Just because buyers obtain a home inspection is no reason to send it to the lender.

I don’t go into my office very often because I work from a virtual and mobile office. But I do make a point of going to my office at least once a week to attend our weekly office meetings. That’s because I pick up new information and can share stuff with my fellow agents. I learned something interesting a few yeas ago that affect agents, sellers and buyers everywhere in the country, not just in Sacramento.

Most agents know that if their seller is not willing to pay for a pest completion, they probably should not include the requirement to pay for a pest report in a contract that is contingent upon financing. That’s because the underwriter will ask to see the pest report and will call for a completion certificate if work is required. It’s one of the reasons why some listing agents worry about a buyer doing a VA loan.

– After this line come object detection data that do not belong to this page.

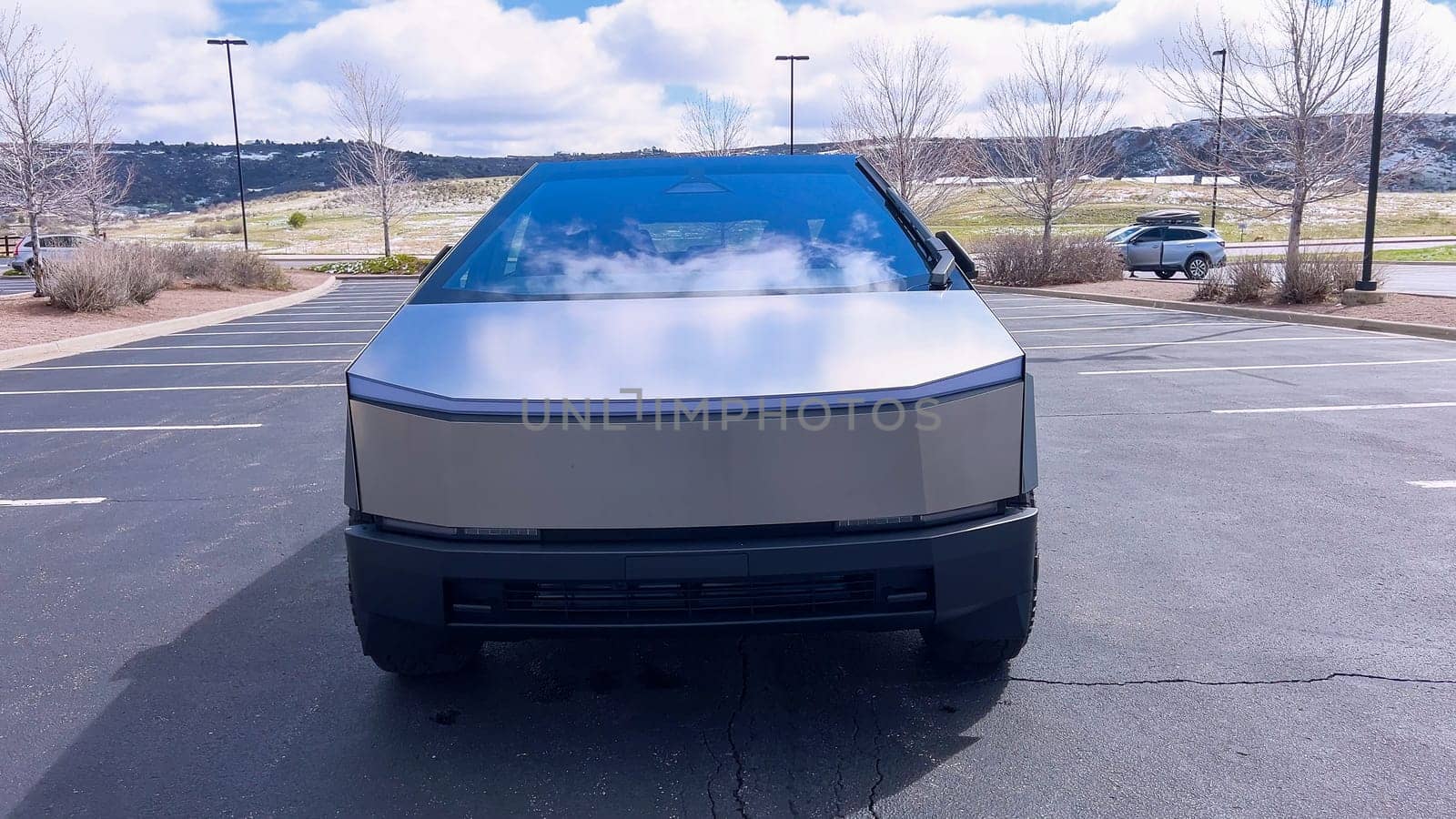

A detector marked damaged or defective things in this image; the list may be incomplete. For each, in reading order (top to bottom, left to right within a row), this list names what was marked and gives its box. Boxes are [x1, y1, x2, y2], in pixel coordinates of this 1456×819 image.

crack in asphalt [728, 638, 751, 815]
crack in asphalt [1001, 667, 1456, 684]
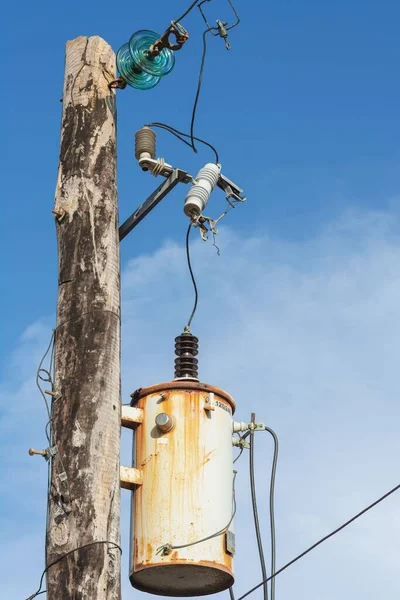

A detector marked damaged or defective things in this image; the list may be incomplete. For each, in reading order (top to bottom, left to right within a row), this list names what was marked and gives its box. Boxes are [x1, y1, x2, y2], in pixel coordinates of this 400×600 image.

rusty cylindrical transformer [130, 380, 236, 596]
rusty metal surface [131, 382, 236, 414]
rusty metal surface [131, 384, 236, 596]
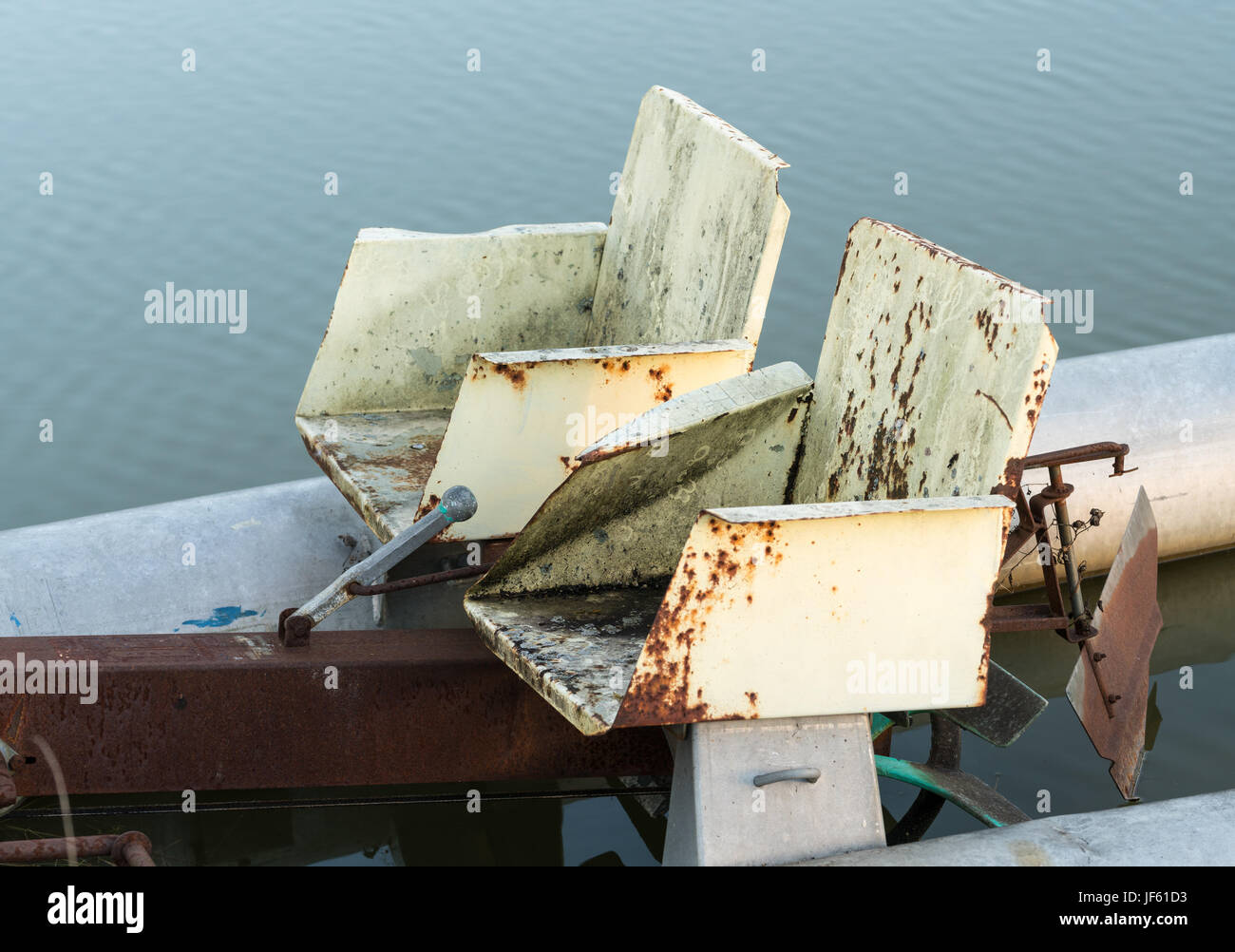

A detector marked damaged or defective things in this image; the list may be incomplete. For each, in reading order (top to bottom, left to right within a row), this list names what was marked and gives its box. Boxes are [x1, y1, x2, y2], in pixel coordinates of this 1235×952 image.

corroded metal surface [582, 86, 785, 351]
corroded metal surface [414, 343, 746, 541]
corroded metal surface [795, 219, 1056, 505]
rusty metal beam [0, 629, 672, 800]
corroded metal surface [0, 629, 672, 800]
rusty paddle blade [1067, 488, 1161, 800]
corroded metal surface [1067, 488, 1161, 800]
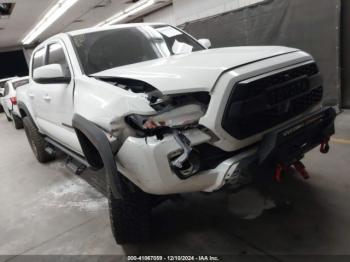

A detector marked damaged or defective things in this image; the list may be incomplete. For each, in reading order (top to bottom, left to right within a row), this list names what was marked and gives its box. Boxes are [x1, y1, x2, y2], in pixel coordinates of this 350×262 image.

crumpled hood [92, 46, 298, 94]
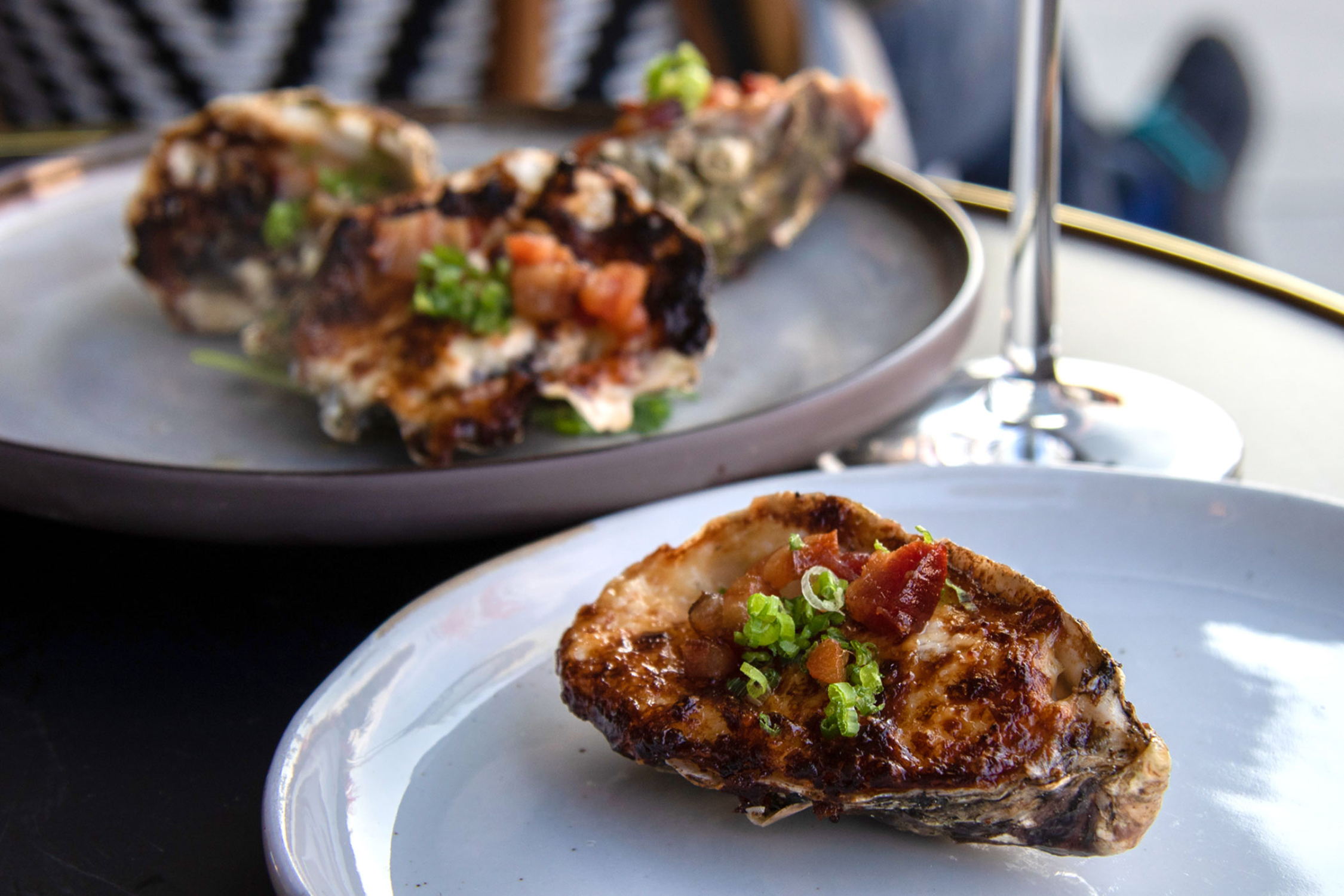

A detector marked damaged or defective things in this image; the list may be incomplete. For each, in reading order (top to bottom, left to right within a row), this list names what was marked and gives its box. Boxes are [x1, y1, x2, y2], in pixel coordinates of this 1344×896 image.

charred browned topping [556, 494, 1167, 860]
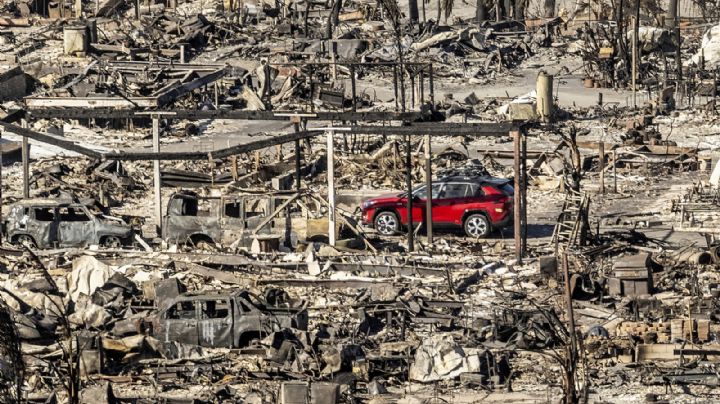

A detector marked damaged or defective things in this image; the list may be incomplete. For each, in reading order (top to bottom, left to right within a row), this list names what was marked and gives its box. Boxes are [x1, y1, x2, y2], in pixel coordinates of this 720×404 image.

burned car [1, 198, 136, 248]
destroyed vehicle [2, 198, 136, 248]
destroyed vehicle [162, 190, 346, 249]
burned car [162, 190, 346, 249]
destroyed vehicle [362, 176, 516, 238]
destroyed vehicle [150, 288, 308, 348]
burned car [150, 288, 308, 348]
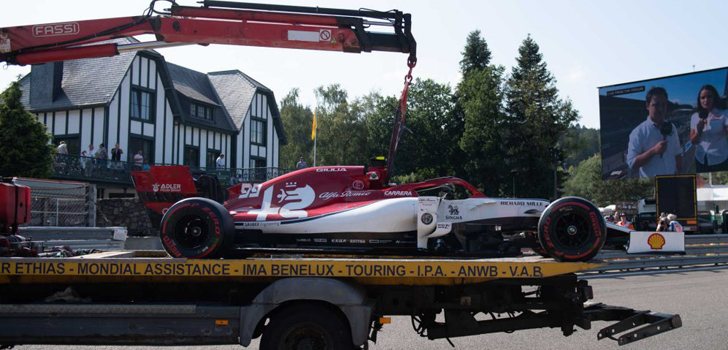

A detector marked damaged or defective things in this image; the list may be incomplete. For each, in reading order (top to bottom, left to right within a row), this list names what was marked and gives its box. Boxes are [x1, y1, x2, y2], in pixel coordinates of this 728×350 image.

damaged race car [132, 160, 608, 262]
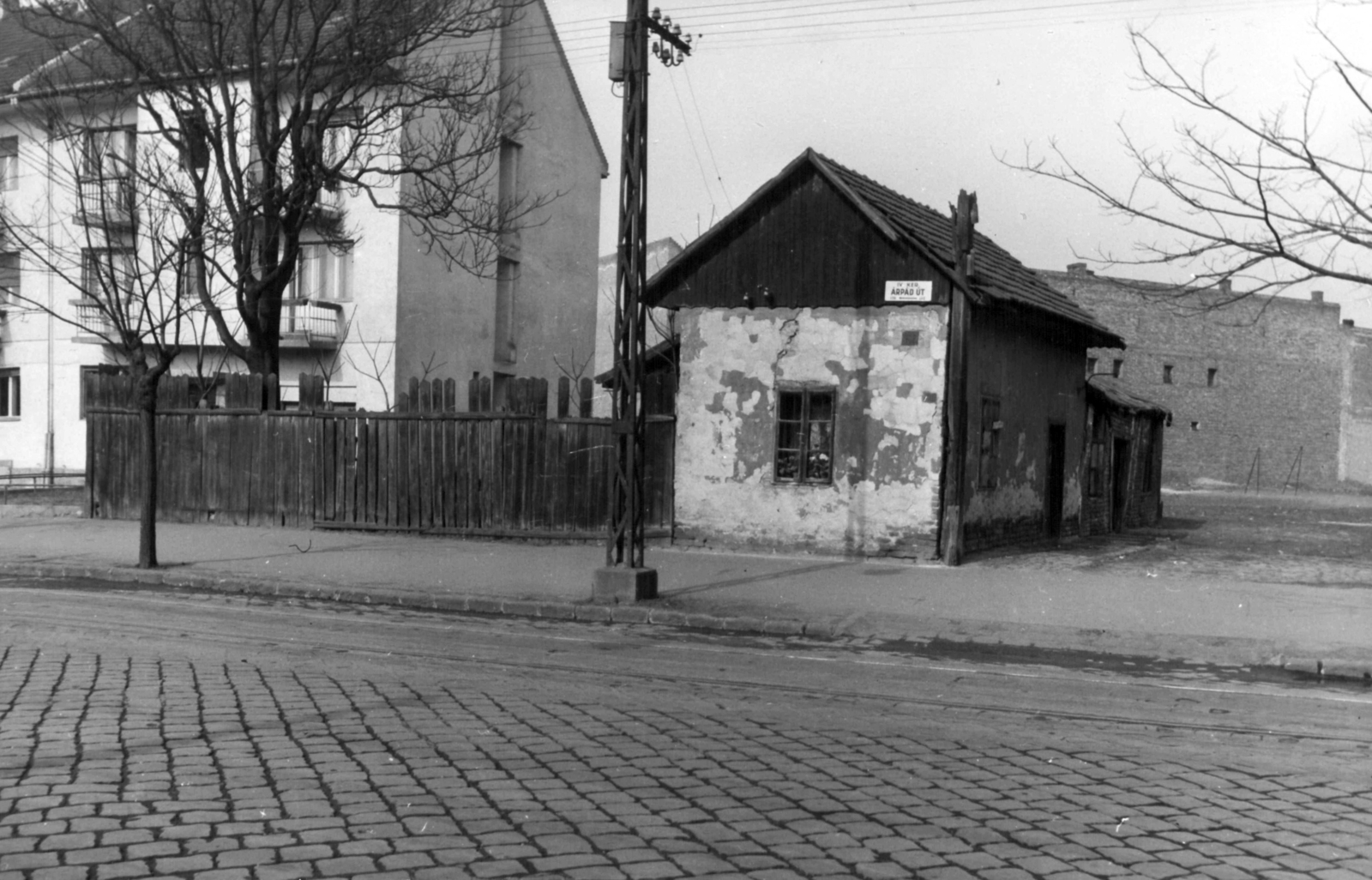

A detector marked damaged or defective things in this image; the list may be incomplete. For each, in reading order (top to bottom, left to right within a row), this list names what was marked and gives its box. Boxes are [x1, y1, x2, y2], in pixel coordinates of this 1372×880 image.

peeling plaster wall [672, 304, 949, 554]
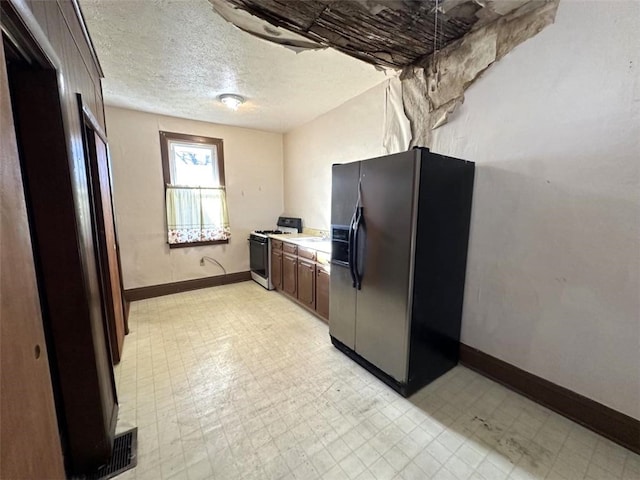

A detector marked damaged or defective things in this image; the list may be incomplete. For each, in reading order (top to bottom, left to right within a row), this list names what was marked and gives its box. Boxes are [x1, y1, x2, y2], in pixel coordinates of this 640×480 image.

damaged drywall [404, 0, 560, 148]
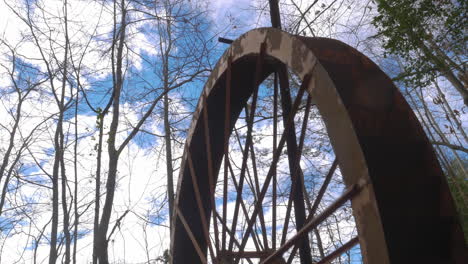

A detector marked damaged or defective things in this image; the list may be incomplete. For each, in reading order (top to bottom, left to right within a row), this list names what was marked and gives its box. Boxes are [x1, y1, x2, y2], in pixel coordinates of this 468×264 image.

rusted metal wheel [170, 27, 466, 262]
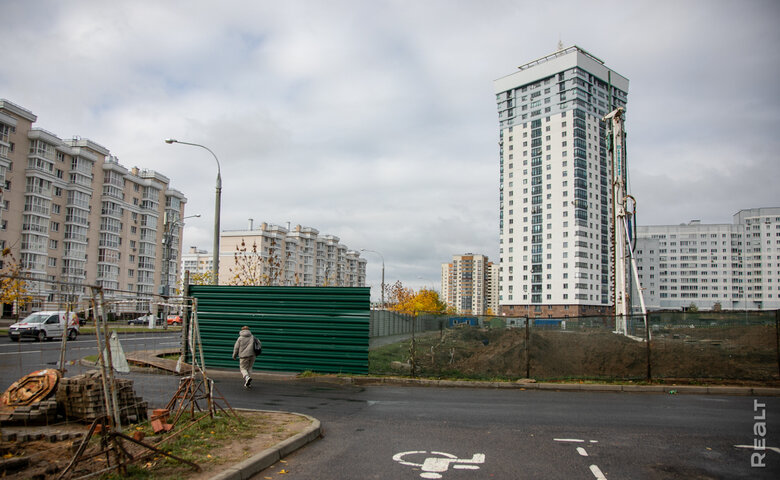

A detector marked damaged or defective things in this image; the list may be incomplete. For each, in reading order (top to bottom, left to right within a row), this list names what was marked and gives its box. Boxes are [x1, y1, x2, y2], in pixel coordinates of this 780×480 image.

rusty metal object [0, 370, 61, 406]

In our California purchase contracts published by C.A.R., there is a place to insert the fact that the buyer is planning to obtain a home inspection. Yup, you know where I’m going with this one. Sure enough, underwriters pick this up and often demand to see the home inspection. Not only do underwriters ask to see the home inspection but the underwriter, as a condition of loan approval, can require that the parties fix a laundry list of defects.

Even though your buyer’s agent might not include the home inspection in the purchase contract, if the seller or listing agent checks the box on the TDS that the home inspection is part of the disclosures, the lender can demand to see it.

I don’t know about every state, but in California a buyer always has the right to perform inspections pursuant to the contract and paragraph 14B1. It might not be a good idea to spell out specifically what those inspections are in the purchase contract. Because no home is perfect. Every home has defects. And if you have to hand over that list of defects to an underwriter, the seller or the buyer might be required to repair them.

I am no longer inserting nor identifying the type of inspections my buyers will perform. There’s no sense in opening a can of worms where enough worms are already crawling.

While Elizabeth is in Cuba, we revisit older blogs published elsewhere.